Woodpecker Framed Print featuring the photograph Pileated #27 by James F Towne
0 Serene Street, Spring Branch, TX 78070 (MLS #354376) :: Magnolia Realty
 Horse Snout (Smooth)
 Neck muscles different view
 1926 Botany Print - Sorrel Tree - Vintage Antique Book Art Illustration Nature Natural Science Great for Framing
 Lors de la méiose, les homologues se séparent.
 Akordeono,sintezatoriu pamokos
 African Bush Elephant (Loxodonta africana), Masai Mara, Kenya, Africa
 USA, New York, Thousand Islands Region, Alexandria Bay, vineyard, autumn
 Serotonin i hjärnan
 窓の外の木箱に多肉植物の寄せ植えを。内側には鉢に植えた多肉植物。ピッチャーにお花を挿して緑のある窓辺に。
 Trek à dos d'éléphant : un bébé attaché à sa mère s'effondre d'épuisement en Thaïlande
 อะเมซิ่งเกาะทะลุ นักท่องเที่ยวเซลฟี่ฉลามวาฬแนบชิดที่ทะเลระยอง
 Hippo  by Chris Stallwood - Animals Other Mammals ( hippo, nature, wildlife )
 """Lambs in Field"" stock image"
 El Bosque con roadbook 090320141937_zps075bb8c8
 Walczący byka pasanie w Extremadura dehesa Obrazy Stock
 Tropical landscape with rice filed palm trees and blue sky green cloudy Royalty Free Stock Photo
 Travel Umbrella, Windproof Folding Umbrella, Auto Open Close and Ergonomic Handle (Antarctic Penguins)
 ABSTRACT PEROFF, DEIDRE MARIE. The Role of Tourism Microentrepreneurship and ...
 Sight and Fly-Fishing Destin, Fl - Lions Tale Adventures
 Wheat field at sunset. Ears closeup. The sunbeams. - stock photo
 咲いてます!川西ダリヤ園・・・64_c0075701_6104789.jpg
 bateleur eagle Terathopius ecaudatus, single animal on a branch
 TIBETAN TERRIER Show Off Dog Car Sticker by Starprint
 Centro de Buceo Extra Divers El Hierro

### Work instruction
The entries are to be retyped in full, with no alteration.

### The completed task
Woodpecker Framed Print featuring the photograph Pileated #27 by James F Towne
0 Serene Street, Spring Branch, TX 78070 (MLS #354376) :: Magnolia Realty
 Horse Snout (Smooth)
 Neck muscles different view
 1926 Botany Print - Sorrel Tree - Vintage Antique Book Art Illustration Nature Natural Science Great for Framing
 Lors de la méiose, les homologues se séparent.
 Akordeono,sintezatoriu pamokos
 African Bush Elephant (Loxodonta africana), Masai Mara, Kenya, Africa
 USA, New York, Thousand Islands Region, Alexandria Bay, vineyard, autumn
 Serotonin i hjärnan
 窓の外の木箱に多肉植物の寄せ植えを。内側には鉢に植えた多肉植物。ピッチャーにお花を挿して緑のある窓辺に。
 Trek à dos d'éléphant : un bébé attaché à sa mère s'effondre d'épuisement en Thaïlande
 อะเมซิ่งเกาะทะลุ นักท่องเที่ยวเซลฟี่ฉลามวาฬแนบชิดที่ทะเลระยอง
 Hippo  by Chris Stallwood - Animals Other Mammals ( hippo, nature, wildlife )
 """Lambs in Field"" stock image"
 El Bosque con roadbook 090320141937_zps075bb8c8
 Walczący byka pasanie w Extremadura dehesa Obrazy Stock
 Tropical landscape with rice filed palm trees and blue sky green cloudy Royalty Free Stock Photo
 Travel Umbrella, Windproof Folding Umbrella, Auto Open Close and Ergonomic Handle (Antarctic Penguins)
 ABSTRACT PEROFF, DEIDRE MARIE. The Role of Tourism Microentrepreneurship and ...
 Sight and Fly-Fishing Destin, Fl - Lions Tale Adventures
 Wheat field at sunset. Ears closeup. The sunbeams. - stock photo
 咲いてます!川西ダリヤ園・・・64_c0075701_6104789.jpg
 bateleur eagle Terathopius ecaudatus, single animal on a branch
 TIBETAN TERRIER Show Off Dog Car Sticker by Starprint
 Centro de Buceo Extra Divers El Hierro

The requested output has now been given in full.